Check these out to get you and your students inspired to enter next year's contest:

Panorama of finalists' entries 1-50

Panorama of finalists' entries 51-100

Winning Entry

Contest Results on the AAPT website

University of Wisconsin, Madison, professor Clint Sprott shows standing sound waves in natural gas during their "Wonders of Physics" demo show. The large metal pipe has a row of holes across the top. Gas enters from the right and a speaker generates sound waves on the left. Lighting the gas shows the location of nodes and antinodes.

 

Looking from the roof of the Monona Terrace convention center towards the capitol.

 

Frank Lloyd Wright designed the convention center to bridge between the capitol and lake Monona.

 

Tom Senior shared a two-fan fan cart. The switch box he has in his hand can control each fan separately.

 

Don Franklin got all of the disks spinning on the ring on the first try.

 

This compound pendulum was entered in the apparatus competion.

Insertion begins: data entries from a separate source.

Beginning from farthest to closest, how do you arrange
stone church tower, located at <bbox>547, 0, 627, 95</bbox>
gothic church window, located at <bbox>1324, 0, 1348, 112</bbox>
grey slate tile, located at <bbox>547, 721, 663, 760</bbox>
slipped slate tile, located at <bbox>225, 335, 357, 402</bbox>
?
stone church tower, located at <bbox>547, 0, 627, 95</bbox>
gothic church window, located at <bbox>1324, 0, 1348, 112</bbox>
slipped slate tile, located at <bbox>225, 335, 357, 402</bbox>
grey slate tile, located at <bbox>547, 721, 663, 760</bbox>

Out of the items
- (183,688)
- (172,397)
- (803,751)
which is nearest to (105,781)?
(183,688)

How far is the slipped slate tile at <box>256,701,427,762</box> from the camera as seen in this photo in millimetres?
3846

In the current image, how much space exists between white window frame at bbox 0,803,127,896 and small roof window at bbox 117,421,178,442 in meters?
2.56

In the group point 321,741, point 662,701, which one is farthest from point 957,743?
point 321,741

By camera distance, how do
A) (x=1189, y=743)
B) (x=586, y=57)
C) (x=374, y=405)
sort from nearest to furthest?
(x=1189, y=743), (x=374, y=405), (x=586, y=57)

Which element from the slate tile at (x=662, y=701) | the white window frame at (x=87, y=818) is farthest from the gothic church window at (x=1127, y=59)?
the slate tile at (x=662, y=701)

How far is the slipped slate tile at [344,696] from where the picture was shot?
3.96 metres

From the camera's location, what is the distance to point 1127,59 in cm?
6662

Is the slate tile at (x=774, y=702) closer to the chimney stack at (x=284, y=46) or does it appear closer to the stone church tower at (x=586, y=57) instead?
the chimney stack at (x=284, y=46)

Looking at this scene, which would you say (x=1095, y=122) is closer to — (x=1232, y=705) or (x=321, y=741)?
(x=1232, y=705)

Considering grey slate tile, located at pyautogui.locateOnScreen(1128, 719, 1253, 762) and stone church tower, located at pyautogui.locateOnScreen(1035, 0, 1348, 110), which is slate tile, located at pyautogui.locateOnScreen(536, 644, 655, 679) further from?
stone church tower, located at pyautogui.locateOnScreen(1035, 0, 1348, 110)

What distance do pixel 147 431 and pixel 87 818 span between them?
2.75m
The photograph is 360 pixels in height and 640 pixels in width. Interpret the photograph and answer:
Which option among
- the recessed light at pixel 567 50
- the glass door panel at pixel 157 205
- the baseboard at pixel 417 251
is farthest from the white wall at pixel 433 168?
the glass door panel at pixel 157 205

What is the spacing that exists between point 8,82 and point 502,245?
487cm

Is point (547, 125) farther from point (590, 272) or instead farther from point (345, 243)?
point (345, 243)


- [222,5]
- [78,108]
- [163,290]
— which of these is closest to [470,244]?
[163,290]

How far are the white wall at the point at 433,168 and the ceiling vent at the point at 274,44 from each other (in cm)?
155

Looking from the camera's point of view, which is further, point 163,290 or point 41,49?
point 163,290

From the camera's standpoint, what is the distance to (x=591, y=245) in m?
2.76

The orange tip can be easily picked out when performing video analysis. Despite the chaotic nature of the motion, graphs display some interesting patterns which can be modeled using the Lagrangian of the motion, or so I'm told.

 

Pasco will be marketing a new device for measuring velocities during rocket launches. It consists of a holder for a photogate head that contains a slot for the plastic film with the black bars. The plastic strip is attached to the rocket, so that when the rocket is launched, the plastic strip is pulled through the photogate beam.

 

This apparatus contest entry shows several pendulum arrays that can be placed on an overhead projector. The one on the left has a series of pendula all of the same period and independent of one another. The middle has a series of pendula that have the same period that are coupled by angled threads. The one on the right has pendula of a number of different periods.

 

Here's a easy way of demonstrating blue skies / red sunsets. A piece of cardboard with a circular cutout has been placed on the projector. A beaker of water has placed over the circle. As small amounts of milk or creamer are added to the beaker, the projected circle gets redder and redder, while the light from the beaker takes on a bluish tinge.